User talk:Rtanglao/SearchRankingNotes22June2012
From MozillaWiki
- normally we'd take 200 top search queries and rate them pass/fail ; pass == best answers in top 5 search results - take notes and decide if content tuning (tweak title or summary) or tweak search engine itself e.g. weights
- can't automate this because it requires judgement in the face of changing content and hot topics e.g. flash for ff13
- today however we don't have that data
- so we are comparing current versus unified and see which one is better
- Is unified search (which has weights) doing better than current search (which has no separation)?
- to test unified search append "&esunified=1"
- Cookie issues
- Why does iphone article show up as #1 instead of the cookies article? Is it because of indexing issues? Maybe the cookies article has too many words in the title? Is it possible to see how the scoring happens? Hard to get the full equation. Could this be made available as a tool in the admin panel or display it inline in search results (perhaps witha flag in the URL); WillKG to look into this and to make the weights available
- Hopefully after the first couple of search ranking tuning iterations, you'd reach a steady state in tuning that requires minimal tweaking; tweaking is always required for new content, hot topics, changing content
- the current search data is inaccurate because it doesn't handle multiple word search aggregation/normalization
- to be done: add synonym support to search aggregation/normalization
- Perhaps we are giving too much weight to title matches in forum results (which is why this forum article erroneously appears in the top 10: https://support.mozilla.org/en-US/questions/824656?s=cookies&r=6&as=s ; this forum post is relevant but it's not a helpful result since it's a thread about an edge case) - Workaround: Use a managed answer (put certain threads at the top to give people frequently useful links)

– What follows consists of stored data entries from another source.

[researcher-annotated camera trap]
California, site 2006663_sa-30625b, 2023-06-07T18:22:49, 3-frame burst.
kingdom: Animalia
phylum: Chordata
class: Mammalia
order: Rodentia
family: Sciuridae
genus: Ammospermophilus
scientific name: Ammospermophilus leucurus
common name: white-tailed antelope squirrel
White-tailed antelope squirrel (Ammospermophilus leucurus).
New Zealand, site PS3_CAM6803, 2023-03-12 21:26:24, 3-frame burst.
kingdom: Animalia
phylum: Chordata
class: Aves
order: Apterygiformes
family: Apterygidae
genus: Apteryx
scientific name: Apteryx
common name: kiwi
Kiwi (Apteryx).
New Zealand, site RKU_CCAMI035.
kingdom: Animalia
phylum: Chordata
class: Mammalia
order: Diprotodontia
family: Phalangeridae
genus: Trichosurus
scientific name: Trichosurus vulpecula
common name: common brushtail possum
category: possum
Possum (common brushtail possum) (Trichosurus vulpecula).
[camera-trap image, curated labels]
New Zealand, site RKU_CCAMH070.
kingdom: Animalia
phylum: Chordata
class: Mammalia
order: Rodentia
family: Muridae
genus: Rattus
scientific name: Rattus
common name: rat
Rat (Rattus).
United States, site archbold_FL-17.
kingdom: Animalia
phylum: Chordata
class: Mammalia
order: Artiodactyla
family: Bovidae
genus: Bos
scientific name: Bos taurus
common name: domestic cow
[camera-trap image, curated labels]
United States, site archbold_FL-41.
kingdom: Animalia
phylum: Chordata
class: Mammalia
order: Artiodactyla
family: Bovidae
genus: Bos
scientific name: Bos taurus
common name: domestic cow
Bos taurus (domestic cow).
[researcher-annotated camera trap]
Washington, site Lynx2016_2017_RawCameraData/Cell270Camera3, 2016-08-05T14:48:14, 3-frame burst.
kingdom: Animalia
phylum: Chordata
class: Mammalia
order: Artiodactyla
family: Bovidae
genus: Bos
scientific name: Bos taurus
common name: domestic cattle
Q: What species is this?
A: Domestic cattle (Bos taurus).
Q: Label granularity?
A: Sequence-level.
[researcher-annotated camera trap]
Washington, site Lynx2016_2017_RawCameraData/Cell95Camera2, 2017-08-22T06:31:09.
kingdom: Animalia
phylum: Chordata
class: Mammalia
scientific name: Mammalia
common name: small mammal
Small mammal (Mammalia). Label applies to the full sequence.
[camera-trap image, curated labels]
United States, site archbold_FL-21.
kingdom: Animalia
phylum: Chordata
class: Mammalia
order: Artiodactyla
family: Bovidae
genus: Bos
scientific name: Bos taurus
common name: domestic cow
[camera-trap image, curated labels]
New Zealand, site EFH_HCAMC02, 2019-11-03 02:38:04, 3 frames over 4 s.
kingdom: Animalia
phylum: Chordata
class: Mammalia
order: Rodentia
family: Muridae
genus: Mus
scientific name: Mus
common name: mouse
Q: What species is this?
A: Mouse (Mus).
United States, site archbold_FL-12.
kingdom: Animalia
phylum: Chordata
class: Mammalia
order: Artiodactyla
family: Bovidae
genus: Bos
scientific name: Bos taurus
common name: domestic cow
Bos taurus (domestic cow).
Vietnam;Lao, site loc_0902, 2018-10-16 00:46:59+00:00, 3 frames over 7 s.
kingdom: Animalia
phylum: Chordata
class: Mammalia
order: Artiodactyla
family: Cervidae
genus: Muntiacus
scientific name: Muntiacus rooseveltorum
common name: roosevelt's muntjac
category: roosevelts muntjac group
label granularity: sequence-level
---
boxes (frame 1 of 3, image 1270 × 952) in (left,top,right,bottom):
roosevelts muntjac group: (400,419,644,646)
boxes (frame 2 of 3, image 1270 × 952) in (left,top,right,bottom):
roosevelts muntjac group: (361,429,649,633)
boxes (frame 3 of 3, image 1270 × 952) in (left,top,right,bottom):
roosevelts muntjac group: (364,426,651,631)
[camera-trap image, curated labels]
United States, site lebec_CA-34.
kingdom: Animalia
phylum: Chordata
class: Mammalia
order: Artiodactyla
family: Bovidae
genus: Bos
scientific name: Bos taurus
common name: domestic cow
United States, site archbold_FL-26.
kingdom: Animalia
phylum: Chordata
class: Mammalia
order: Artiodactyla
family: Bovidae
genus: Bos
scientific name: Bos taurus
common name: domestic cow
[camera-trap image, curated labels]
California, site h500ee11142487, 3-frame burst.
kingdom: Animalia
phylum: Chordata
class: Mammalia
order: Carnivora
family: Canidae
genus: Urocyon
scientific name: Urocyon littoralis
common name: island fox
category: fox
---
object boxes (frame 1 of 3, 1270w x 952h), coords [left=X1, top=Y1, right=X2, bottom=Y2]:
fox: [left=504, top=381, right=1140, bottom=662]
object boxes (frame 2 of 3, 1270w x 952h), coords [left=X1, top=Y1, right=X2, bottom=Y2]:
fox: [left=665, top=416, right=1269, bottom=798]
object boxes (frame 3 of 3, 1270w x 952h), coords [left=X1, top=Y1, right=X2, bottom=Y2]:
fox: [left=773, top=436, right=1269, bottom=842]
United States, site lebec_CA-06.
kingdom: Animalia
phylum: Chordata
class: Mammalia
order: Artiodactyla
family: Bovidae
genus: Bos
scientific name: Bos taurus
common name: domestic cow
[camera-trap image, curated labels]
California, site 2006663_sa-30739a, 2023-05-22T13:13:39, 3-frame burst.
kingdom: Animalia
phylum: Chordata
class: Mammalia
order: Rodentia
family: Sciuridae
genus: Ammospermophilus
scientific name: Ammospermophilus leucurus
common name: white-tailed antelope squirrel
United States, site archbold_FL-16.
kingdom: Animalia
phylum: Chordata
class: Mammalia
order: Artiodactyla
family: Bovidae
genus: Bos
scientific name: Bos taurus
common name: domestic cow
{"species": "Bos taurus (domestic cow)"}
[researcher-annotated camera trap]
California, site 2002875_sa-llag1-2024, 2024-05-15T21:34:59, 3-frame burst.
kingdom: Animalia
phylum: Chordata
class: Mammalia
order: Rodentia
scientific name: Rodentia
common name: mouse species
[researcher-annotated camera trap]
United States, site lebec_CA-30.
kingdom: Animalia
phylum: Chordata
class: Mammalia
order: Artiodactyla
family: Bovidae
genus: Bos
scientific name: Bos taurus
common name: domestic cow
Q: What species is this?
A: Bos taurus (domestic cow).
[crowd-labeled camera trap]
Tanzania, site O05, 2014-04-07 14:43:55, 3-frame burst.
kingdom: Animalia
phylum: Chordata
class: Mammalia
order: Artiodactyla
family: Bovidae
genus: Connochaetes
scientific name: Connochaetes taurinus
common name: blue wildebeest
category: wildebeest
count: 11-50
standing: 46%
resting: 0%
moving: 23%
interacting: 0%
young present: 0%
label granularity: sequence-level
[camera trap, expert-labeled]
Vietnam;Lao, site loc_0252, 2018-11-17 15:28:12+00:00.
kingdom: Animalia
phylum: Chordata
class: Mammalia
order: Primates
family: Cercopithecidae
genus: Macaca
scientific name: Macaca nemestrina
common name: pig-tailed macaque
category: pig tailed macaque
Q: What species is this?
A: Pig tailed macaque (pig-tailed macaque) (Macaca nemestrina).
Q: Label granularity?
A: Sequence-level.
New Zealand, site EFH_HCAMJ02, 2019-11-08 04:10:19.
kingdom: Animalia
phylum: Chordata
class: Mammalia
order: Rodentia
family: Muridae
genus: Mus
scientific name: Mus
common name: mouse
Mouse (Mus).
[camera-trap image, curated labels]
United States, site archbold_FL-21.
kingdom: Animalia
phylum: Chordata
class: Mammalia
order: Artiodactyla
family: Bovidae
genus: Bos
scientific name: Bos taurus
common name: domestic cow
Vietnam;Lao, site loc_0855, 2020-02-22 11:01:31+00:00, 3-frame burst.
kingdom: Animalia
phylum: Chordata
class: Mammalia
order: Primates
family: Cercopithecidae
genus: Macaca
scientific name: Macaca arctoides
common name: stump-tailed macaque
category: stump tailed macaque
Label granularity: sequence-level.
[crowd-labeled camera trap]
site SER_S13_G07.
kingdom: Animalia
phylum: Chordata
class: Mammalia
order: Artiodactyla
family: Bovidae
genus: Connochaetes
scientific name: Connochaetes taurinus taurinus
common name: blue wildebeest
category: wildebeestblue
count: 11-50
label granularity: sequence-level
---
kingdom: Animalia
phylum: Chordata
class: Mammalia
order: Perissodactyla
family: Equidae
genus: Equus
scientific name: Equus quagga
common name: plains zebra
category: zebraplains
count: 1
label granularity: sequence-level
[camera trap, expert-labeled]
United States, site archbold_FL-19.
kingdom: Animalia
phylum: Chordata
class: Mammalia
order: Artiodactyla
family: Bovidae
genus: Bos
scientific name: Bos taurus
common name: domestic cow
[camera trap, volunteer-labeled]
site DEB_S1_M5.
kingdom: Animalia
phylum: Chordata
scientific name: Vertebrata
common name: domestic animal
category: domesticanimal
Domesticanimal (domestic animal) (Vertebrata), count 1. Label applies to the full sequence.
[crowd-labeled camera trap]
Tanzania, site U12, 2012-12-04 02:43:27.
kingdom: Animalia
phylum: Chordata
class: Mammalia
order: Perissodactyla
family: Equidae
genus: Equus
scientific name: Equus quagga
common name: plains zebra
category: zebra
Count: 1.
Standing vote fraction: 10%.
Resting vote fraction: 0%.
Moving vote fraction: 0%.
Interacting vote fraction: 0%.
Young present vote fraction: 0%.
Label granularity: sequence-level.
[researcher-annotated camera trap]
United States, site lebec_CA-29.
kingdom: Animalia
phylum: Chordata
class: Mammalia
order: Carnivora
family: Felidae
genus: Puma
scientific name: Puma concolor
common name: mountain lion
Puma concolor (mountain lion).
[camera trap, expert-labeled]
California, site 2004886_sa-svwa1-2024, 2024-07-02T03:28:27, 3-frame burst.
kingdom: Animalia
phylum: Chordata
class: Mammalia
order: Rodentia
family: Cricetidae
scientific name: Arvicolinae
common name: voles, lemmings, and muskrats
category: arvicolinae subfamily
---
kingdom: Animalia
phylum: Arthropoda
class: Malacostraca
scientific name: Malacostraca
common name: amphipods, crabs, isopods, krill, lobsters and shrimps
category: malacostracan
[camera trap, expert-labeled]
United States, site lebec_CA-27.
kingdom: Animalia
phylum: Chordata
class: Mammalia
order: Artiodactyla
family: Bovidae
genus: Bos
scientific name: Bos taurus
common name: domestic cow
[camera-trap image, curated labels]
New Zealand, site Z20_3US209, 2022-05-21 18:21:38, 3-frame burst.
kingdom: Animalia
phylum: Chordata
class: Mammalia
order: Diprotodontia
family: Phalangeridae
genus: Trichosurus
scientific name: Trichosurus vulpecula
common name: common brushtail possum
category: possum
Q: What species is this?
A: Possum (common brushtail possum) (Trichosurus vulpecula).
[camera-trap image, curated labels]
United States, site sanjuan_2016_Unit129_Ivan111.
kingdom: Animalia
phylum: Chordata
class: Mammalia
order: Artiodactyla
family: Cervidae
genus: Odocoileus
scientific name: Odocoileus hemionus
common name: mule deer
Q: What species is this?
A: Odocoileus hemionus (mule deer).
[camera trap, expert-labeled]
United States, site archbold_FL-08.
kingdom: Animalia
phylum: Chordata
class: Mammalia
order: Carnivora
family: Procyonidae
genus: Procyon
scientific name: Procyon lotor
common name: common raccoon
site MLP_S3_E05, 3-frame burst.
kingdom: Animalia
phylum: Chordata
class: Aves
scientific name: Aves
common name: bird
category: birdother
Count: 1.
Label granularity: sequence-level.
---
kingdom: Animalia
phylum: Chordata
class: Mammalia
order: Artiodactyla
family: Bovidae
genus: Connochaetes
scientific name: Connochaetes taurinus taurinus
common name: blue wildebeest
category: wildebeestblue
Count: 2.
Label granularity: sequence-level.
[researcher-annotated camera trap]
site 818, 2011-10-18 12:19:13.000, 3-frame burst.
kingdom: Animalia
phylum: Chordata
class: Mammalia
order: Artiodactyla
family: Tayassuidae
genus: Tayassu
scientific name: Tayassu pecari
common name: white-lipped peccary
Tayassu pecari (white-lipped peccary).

- Need to lock or remove old threads - maybe need to increase weight for solved topics
- KB should be weighted over Forum if we have KB content coverage
- the weights are here: http://kitsune.readthedocs.org/en/latest/searchchapter.html#search-scoring http://kitsune.readthedocs.org/en/latest/searchchapter.html#searching-on-the-site
- bug: contributor forum threads should NOT appear in search results
- bug: unsolved old forum threads should NOT appear
- we are now using elastic search ; sphinx is disabled
- kludge tactic: add keyword multiple times aka "keyword bombing" ; since the weight ix 4x, this will help things! this should index in real time; it worked for cookies (added the keyword "cookie" 10 times to the cookie article and this bumped it ahead of the iphone cookie article
- https://support.mozilla.org/en-US/search?q=where+is+the+firefox+button+at+the+top+of+page versus https://support.mozilla.org/en-US/search?q=where+is+the+firefox+button+at+the+top+of+page&esunified=1
- unified is better since it hows the right kb article as result #3 instead of result #5
- this is a tricky one since many articles have the word "firefox" or "button" in them
- is higher priority given to items with the words in the right order
- should we make "firefox" a stop word but make "firefox button" and other firefox + other word phrases special search terms e.g. synonyms or tailored searches or use proximity matches if they are available in elastic search
- https://support.mozilla.org/en-US/search?q=how+can+i+download+an+old+version+of+firefox&esunified=1 versus non unified
- unified is completely wrong, indexing failure?